How many times have you said "Alexa" or "Hey, Google" in your life??
Wakeup word is a great invention and great tool to kick start conversation. However, this is not the only way for to do that. I would like to propose a new trigger for starting conversation with AI assistants.
What it does
Gaze VUI notices your intention by detecting your head pose and eye contact. When detecting your gaze, Gaze VUI starts to listen for your voice command. So you just look at the device and order what you want. This is a simple, easy and intuitive way. Users don't need to learn new things like gesture and so on. Like human to human communication, you just look at and communicate.
How I built it
- Gaze VUI captures 1024x768 images from night vision camera stream. 2.Gaze VUI resizes the images to 320x240. It detects your frontal face from the smaller image.
- When the face is detected, Gaze VUI crops your frontal face from the larger image(1024x768) by mapping from smaller image(320x240). It detects your frontal eyes from the cropped image.

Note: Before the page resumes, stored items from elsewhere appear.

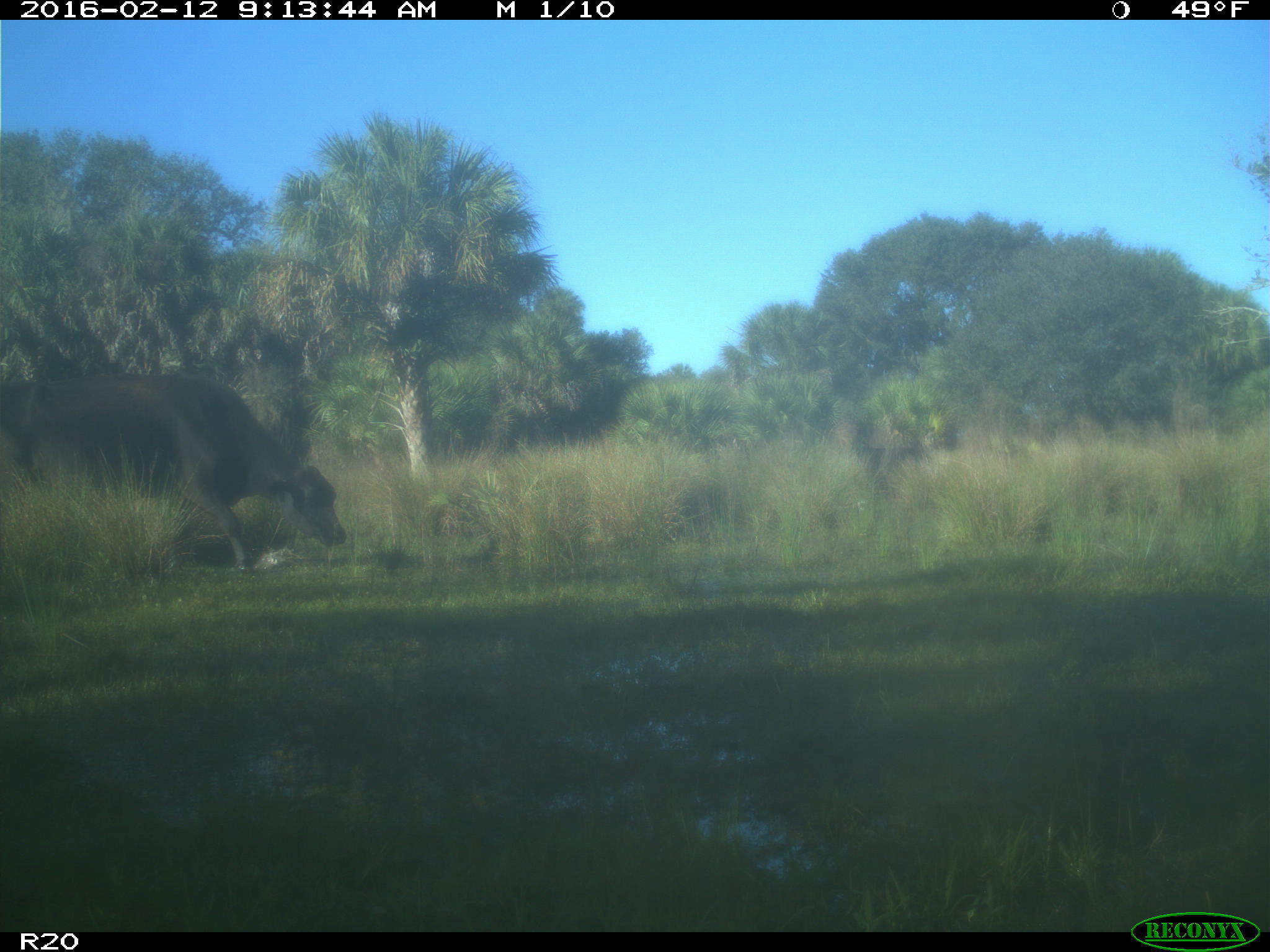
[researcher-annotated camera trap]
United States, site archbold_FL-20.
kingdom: Animalia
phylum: Chordata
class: Mammalia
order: Artiodactyla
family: Bovidae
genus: Bos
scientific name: Bos taurus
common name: domestic cow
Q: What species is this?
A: Bos taurus (domestic cow).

- When eyes are detected, Gaze VUI checks your gaze by using template matching.
- When gaze is detected, Gaze VUI starts to listen for your voice and communicates with Alexa(*).
(*) To implement the function works with Alexa Voice Service, this project is forked by AlexaPi. https://github.com/alexa-pi/AlexaPi
Challenges I ran into / Accomplishments that I'm proud of
By using two sizes of images, I accomplished both accuracy and speed in the detection phases.
By introducing night vision camera, accuracy in dim environment is improved drastically. (But it's still not perfect.)
What's next for Gase VUI
Here are some features from the original plan had to be dropped/ended up being dropped.
Handling false positive cases For handling false positive case, I wanted to introduce far-field microphone array module. By using this, Gaze VUI can compare the direction of audio source and your gaze. So your Alexa can avoid purchasing a doll house by accident :)
LED indicator Wanted to install LED module which can notify the recognition status of Gaze VUI.
360 camera By introducing 360 camera, it can be place anywhere you want. But as of now, stitching is too heavy for real time processing on Raspberry Pi.
And more In the original plan, I wanted to use Neural Compute Stick(*) to recognize gaze. By introducing edge AI technology, it could be more smarter without worrying about privacy issue.